The Pacific is a big place, the people, cultures, and needs differ. Individual volunteers with various personalities and skills are carefully selected to fill the positions that are requested. VSA responds to requests for specific jobs and for many years it has not been able to fill the requests made to it. No volunteer is placed into a situation where he will be of no use whatsoever — if there is no job suited to his personality and skills, he stays at home.

VSA is particularly careful about selection. Although there is a need for more people, only about 20% of the school leavers and 65% of the adult applicants are accepted for service. This is because selection panels seek to find people who will not adopt a colonial missionary type of attitude. This is very important because VSA is looking for people who are able to work well with all kinds of people. However, VSA is an organization of human beings which means that it is not infallible.

VSA is now exploring the means of creating a reciprocal volunteer programme, so that Pacific volunteers can come here and fill assignments where they are needed, eg. teachers of Pacific studies in schools. Reciprocal volunteering is one way of overcoming the unidirectional nature of aid. Volunteering aims to be a "two way street". As Keren Clark, (VSA's former Selection and Training Officer, said in an article in "New Zealand Volunteer" March 1973). "I'm loathing leaving Tonga and the simple things like going to stay with Lose at the farm . . . being part of the lakalaka celebrations with my school children. I felt as if I were given a great privilege — instead of my teaching them, they were teaching me, very proudly, letting me be a part of their culture".

"Volunteering has a reputation for changing people, bringing maturity, 'upsetting' them — and so it should. Living with the truth of the essentials of life, and directly responsible for oneself in a way that rarely happens where one is protected by a familiar home culture, many volunteers learn what the substance of their life may be.

Poverty has something to do with it: food, friendship, shelter, work are shared with others, and given to the volunteer in return for his energy and commitment. A balanced sharing of essentials with communities which we (the Europeans) traditionally believe have nothing to give but must take all".

Volunteering is only a small part of 'aid' as it exists. VSA is only a small, but much publicized, part of New Zealand's involvement in the Pacific. Criticisms levelled at VSA are often made because people expect VSA to be a total aid organization; or because they expect something different and comprehensive than 'traditional aid'. These points should be directed to the governments of the countries involved — it is only at intergovernmental level that really meaningful, long term aid can be worked out.

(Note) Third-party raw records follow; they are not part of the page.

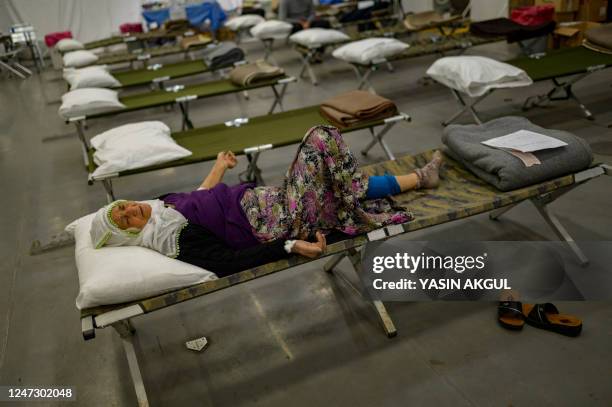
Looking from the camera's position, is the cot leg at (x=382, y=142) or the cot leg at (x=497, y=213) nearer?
the cot leg at (x=497, y=213)

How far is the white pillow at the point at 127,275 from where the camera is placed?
5.43ft

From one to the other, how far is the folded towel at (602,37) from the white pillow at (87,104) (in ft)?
12.4

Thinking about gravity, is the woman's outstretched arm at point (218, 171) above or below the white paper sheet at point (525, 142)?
below

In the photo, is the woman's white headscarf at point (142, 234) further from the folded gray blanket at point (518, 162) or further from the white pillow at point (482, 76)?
the white pillow at point (482, 76)

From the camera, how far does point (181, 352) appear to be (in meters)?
2.05

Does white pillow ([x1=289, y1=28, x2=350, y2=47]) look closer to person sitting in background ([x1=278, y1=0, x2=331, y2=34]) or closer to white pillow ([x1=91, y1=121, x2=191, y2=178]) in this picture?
person sitting in background ([x1=278, y1=0, x2=331, y2=34])

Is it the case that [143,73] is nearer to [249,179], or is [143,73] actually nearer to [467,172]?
[249,179]

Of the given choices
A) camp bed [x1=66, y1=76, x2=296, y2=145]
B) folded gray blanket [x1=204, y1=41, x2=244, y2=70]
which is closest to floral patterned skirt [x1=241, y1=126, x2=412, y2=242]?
camp bed [x1=66, y1=76, x2=296, y2=145]

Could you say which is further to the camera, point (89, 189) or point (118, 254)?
point (89, 189)

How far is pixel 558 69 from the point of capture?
12.2 feet

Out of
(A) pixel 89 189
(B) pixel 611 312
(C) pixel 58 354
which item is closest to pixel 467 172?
(B) pixel 611 312

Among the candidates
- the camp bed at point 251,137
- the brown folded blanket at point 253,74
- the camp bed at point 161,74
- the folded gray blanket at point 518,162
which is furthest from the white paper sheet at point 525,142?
the camp bed at point 161,74

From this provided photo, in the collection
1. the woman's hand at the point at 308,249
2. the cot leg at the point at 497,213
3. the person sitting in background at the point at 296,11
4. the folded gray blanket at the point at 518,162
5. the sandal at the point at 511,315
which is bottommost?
the sandal at the point at 511,315

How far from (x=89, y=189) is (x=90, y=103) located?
0.70 metres
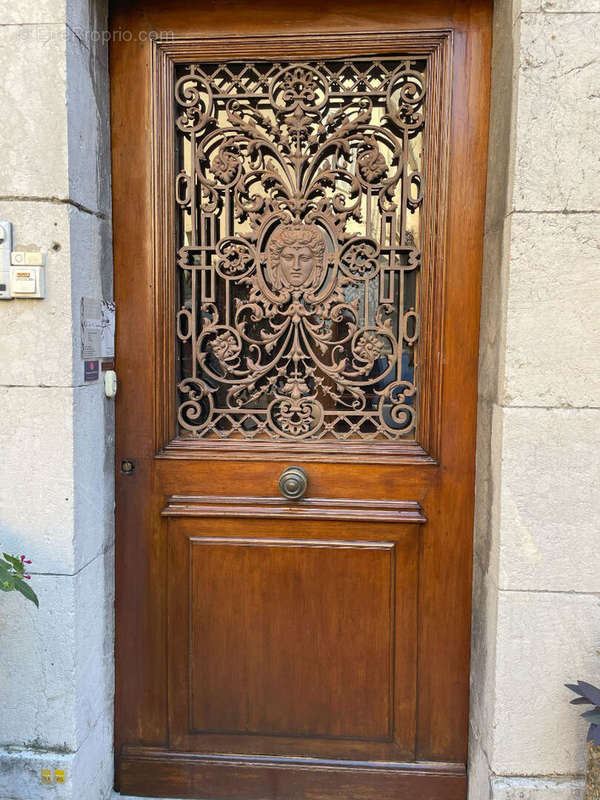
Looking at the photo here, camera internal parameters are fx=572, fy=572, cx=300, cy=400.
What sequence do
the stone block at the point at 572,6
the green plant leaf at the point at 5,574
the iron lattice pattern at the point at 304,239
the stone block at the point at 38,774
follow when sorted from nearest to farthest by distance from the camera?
the green plant leaf at the point at 5,574, the stone block at the point at 572,6, the stone block at the point at 38,774, the iron lattice pattern at the point at 304,239

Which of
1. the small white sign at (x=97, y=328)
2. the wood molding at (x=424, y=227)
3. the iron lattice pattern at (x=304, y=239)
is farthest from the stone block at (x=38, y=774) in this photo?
the small white sign at (x=97, y=328)

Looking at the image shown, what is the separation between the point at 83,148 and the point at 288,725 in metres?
2.24

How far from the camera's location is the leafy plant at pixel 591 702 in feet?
5.52

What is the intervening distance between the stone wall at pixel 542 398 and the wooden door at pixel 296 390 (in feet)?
0.66

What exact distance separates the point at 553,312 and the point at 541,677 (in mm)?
1203

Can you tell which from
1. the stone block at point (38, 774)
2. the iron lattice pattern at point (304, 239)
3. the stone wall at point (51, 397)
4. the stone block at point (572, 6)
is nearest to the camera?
the stone block at point (572, 6)

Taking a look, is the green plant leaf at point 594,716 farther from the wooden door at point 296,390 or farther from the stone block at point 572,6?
the stone block at point 572,6

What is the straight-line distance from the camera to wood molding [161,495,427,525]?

As we said earlier, VSA specializes in short term aid — it does not pretend to do anything else. Present aid is not the answer; New Zealand ought to look at more realistic ways of becoming involved in the Pacific it is a part of. This takes time. Short term, stopgap measures are needed, provided that they realize that their death heralds their success.

Jennie Wren, Carol Robinson, Rosemary Dixon. Elizabeth Harper, Helen Robbins. Charlie Moore, Vivien Spanton.